|
Boob Jubilee: The Cultural Politics of the New Economy
by Thomas Frank and Dave Mulcahey
A review by Gerry Donaghy
Oh, what a difference a day makes. Ten years ago, folks were heralding the arrival
of the Internet and the fortunes it would create. But, like that great national
round of binge drinking that was the 1920s, the euphoria was impossible to sustain.
This time around, people weren't throwing themselves out of windows; instead,
there were pity pieces on the front page of the Wall Street Journal about
Internet high-rollers whose fortunes had tanked.

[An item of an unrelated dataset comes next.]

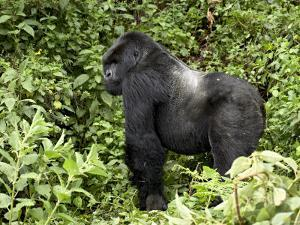 Silverback Mountain Gorilla Standing in Profile, Shinda Group, Rwanda, Africa by James Hager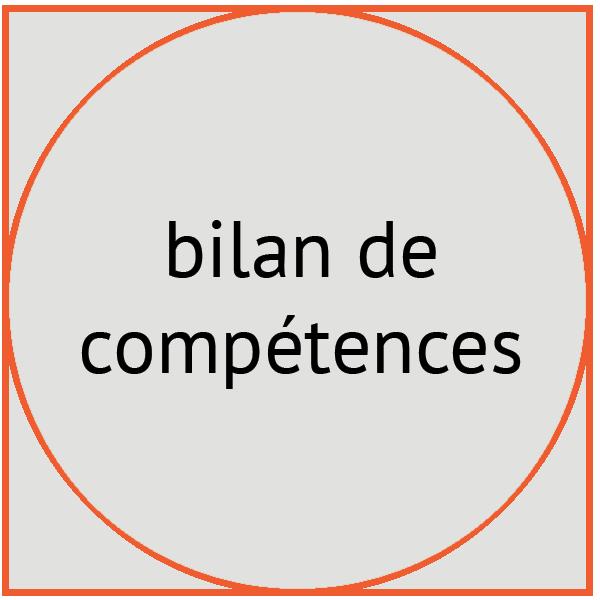 image bilan de compétences - Pépites conseil - Christine Desseaux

These people were being paraded around like the new Tom Joad: nouveau riche
who had staked their futures on the paper wealth of stock options, only to find
that the cashier at Wal-Mart was probably more financially solvent. Out-of-work
web programmers turned to panhandling, holding signs that read "will program
Javascript for food."
In the aftermath of the New Economy's implosion, nobody seems to be willing
to step up and state the obvious: a lot of bad advice was given and nobody is
willing to say that they messed up. Even the round of corporate scandals that
have recently arisen have been pushed to the back pages of the business section.
Now that the Dow is back up over ten thousand, and pundits are commenting on
the rise of the GDP and the decrease in jobless claims (made without mention
of the fact that much of the reduction has come from people whose benefits have
expired), the time is right to revisit the Chicken Littles who told us the sky
was falling all those years ago. Thomas Frank and his cohorts at the Baffler
have spent the last decade or so telling anybody who would listen that the new
economy was built on some pretty shaky foundations. In Boob Jubilee,
they collected their cleverest, most prescient writings. Like almost every book
on politics and culture, I don't agree with all the sentiments, but there is
a good deal of food for thought contained within. Whether they are discussing
the economic fallacies of the dotcom billions, Republican hypocrisy in the gun-control
debate, the vanishing middle class, or the cultural politics of punk rock, the
authors of these essays state their cases with clarity and a refreshing lack
of what I call the "don't you feel stupid and guilty" factor that
a lot of political writing contains.